* [TASK DETAILS]:
Skipping each picture, output the entries exactly as they stand below.

*-*-*

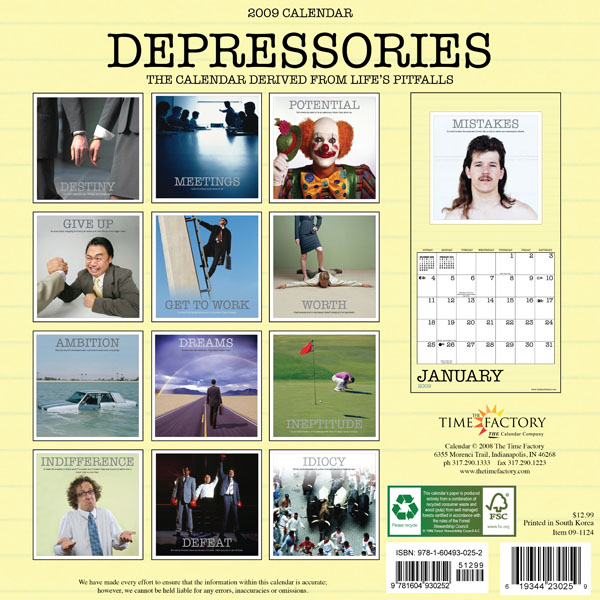 Hey! I'm in the 2009 Depressories Wall Calendar!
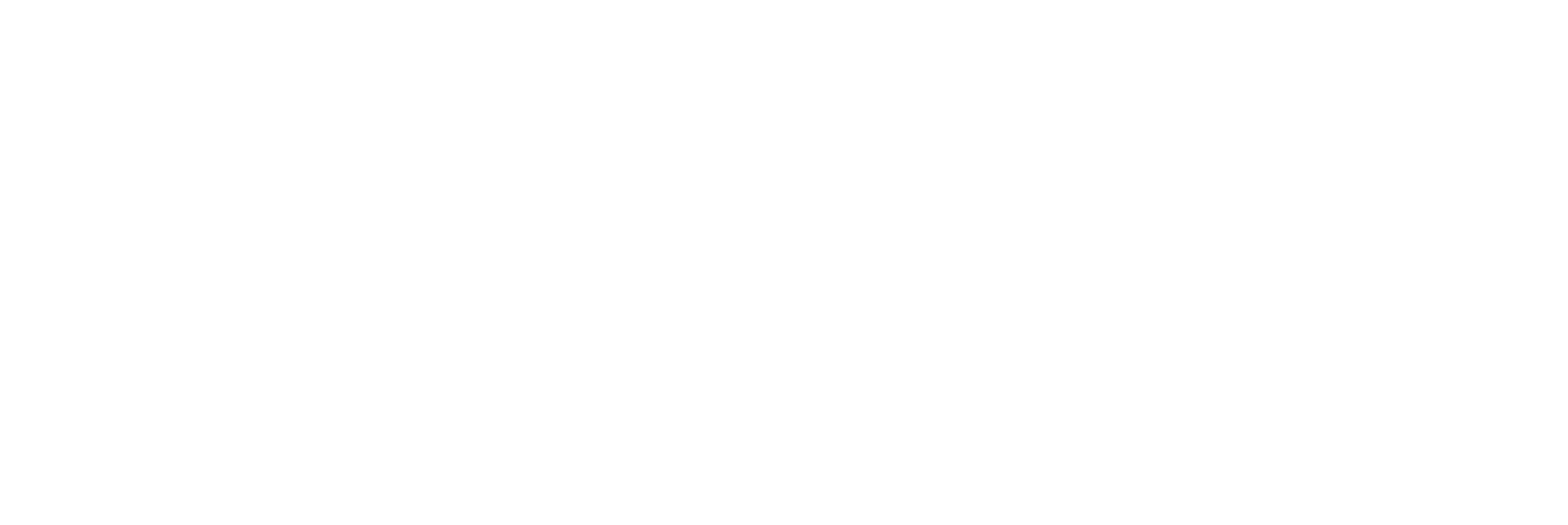 new-logo-mountain-white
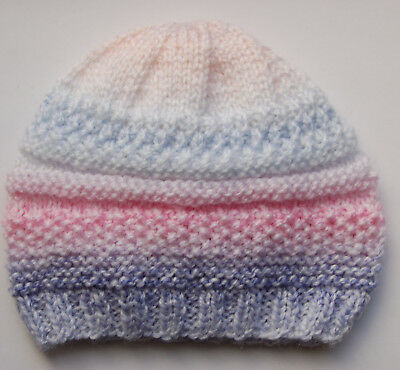 Hand knitted Baby Hat  Pink and Blue Newborn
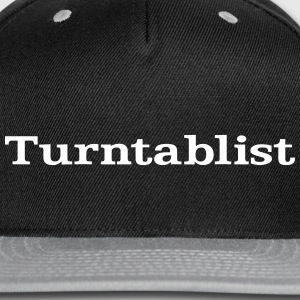 Turntablist Caps - Snap-back Baseball Cap
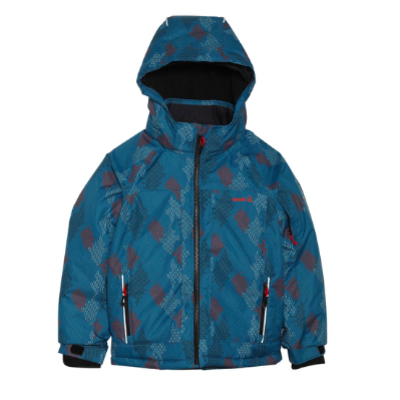 Kamik Kamik Rusty Mischief Jacket Teal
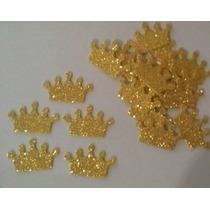 Kit 100 Lembrancinhas Recortes Apliques Coroas Em Eva Gliter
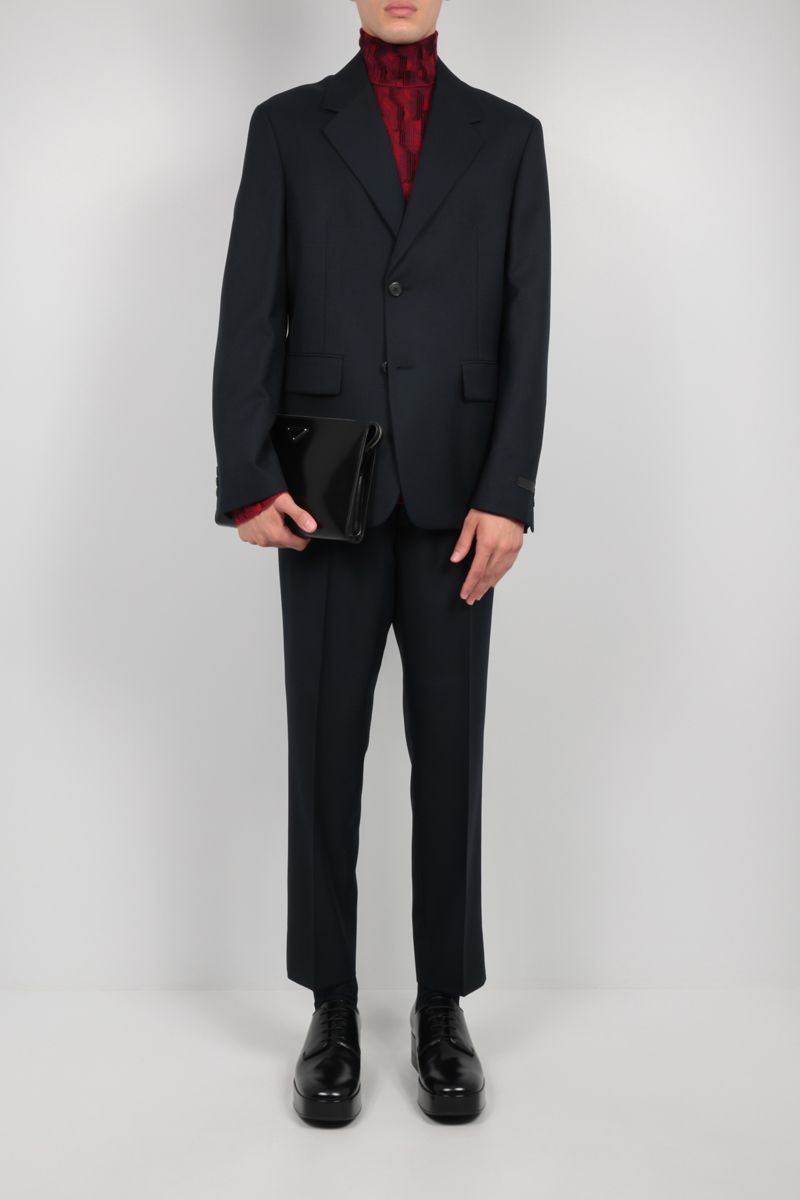 PRADA: single-breasted wool blend jacket with triangle patch Color Blue_2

*-*-*

* [TASK OUTPUT]:
 Hey! I'm in the 2009 Depressories Wall Calendar!
 new-logo-mountain-white
 Hand knitted Baby Hat  Pink and Blue Newborn
 Turntablist Caps - Snap-back Baseball Cap
 Kamik Kamik Rusty Mischief Jacket Teal
 Kit 100 Lembrancinhas Recortes Apliques Coroas Em Eva Gliter
 PRADA: single-breasted wool blend jacket with triangle patch Color Blue_2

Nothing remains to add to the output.